Critical spending bills unresolved until Congress returns

The Senate will adjourn this week, marking the start of a five-week recess for Congress that will leave lawmakers with very little time to pass critical funding measures when they return in September.

Over the past decade, it has become increasingly difficult for Congress to approve funding legislation for the government by Sept. 30, the end of the fiscal year. It’s forced Republicans, Democrats and the president to repeatedly work up short term funding measures that keep the government open, but at funding levels equal to the previous year.

This September will be no different.

While the House has passed six of the dozen spending bills that fund the government, the Senate hasn’t passed a single one. Lawmakers on both sides of the aisle agree that a short-term measure, known as a continuing resolution, will be necessary when Congress reconvenes.

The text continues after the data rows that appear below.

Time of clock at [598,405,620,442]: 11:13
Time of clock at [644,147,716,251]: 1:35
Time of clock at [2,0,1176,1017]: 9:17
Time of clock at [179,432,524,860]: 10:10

“As you know, a CR, continuing resolution, is just the same dollar amount of the current year, which is debilitating to investments in people because our needs have grown, our veterans’ needs have grown and the rest,” House Minority Leader Nancy Pelosi, D-Calif., said after the House adjourned last week for the summer recess.

Republicans hate CRs for different reasons, including that it doesn’t give Congress a chance to crack open the books and amend or even terminate programs that might have outlived their usefulness.

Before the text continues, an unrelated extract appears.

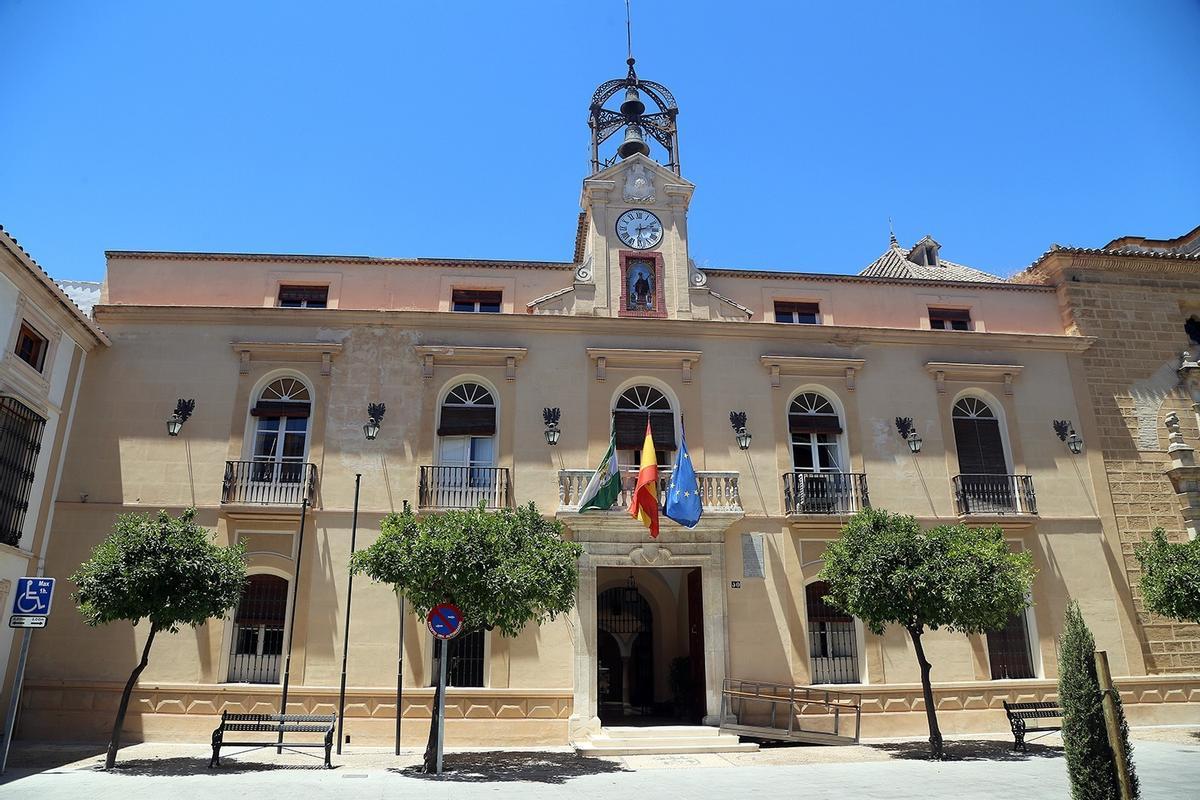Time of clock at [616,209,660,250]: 2:31
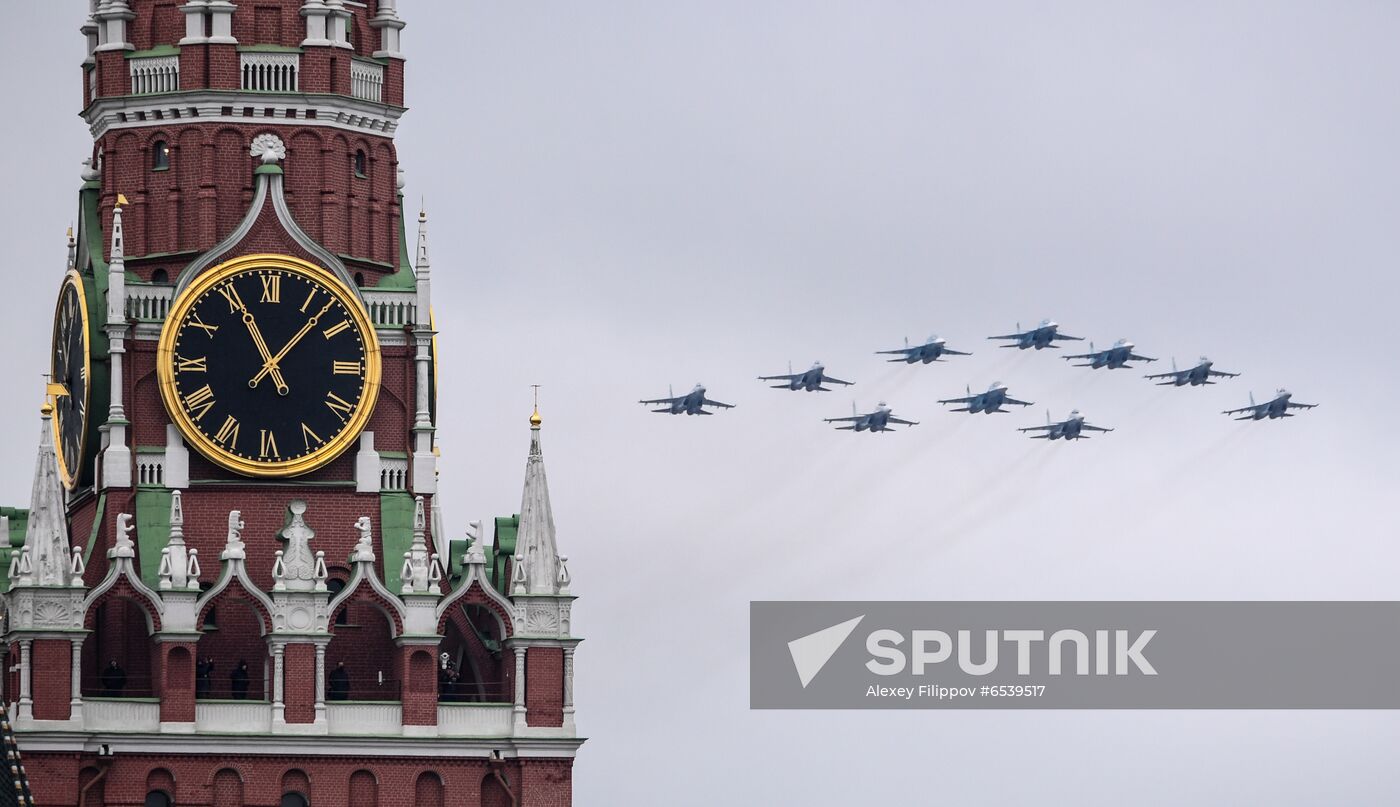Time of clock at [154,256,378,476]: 11:07
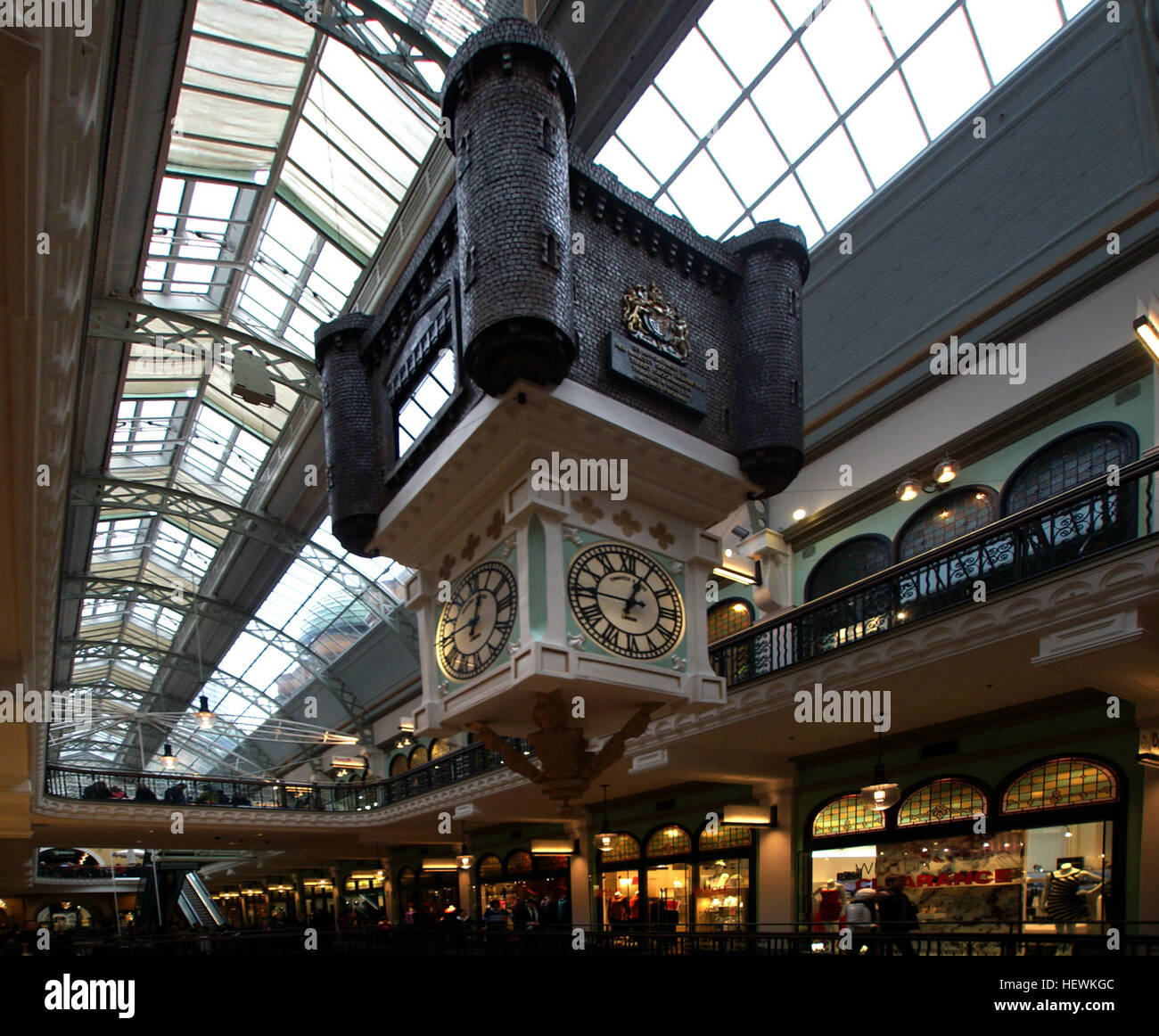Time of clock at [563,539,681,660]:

But spending isn’t the only issue Congress will have to deal with when it returns.

Both the House and Senate agreed to a three-month measure authorizing highway funding until October 29. At that point, lawmakers say they hope to come to agreement on a joint measure written by both House and Senate lawmakers, from both parties, that would authorize highway funding for up to six years.

With significant differences between parties and the two chambers, Pelosi questioned whether such a deal was even possible given the truncated timeline. The House and Senate have struggled unsuccessfully for a decade to come up with a longterm highway funding bill, but now they hope to achieve that goal in a matter of weeks.

Congress is not scheduled to reconvene until September 8, leaving just a few weeks government funding runs out, and before the temporary highway funding measure expires.

“It’s going to take some time,” Pelosi said of the highway bill negotiations. “We really don’t have that much time.”

The hurdles to a deal are also pronounced in the spending fight. Democrats in the Senate have blocked all spending legislation so far because they oppose funding caps mandated by the 2012 budget control act. Republicans say they’ll agree to raise the caps, but not with a tax increase, which leaves few other options.

Democrats wanted Republicans to begin negotiations before the summer break, but Republicans are holding out until September, when they hope to cut a last-minute deal with President Obama, as Congress has done in the past.

“We haven’t even begun to talk about the CR yet,” Majority Leader Mitch McConnell, R-Ky., told reporters last week. “We’re going to discuss how to fund the government after the August recess. For the moment we’re still trying to move bills that have bipartisan support.”

In the House, Republican leaders are already running into headwinds from within their own party on the September spending bill. A group of GOP conservatives last week sent Republican leaders a letter warning that they will not vote for any spending measure that continues taxpayer funding for Planned Parenthood, after a series of videos showed officials discussing the sale of fetal body parts.

The letter sets the stage for a showdown over spending within the House GOP, which in the past resulted in a government shutdown and a perilous drop in poll numbers for the Republican Party.

House Speaker John Boehner, R-Ohio, said despite the spending bill stalemate, he’s not worried.

“Of course, we’re going to glide right through it,” Boehner joked with reporters. “It’s going to be exciting.”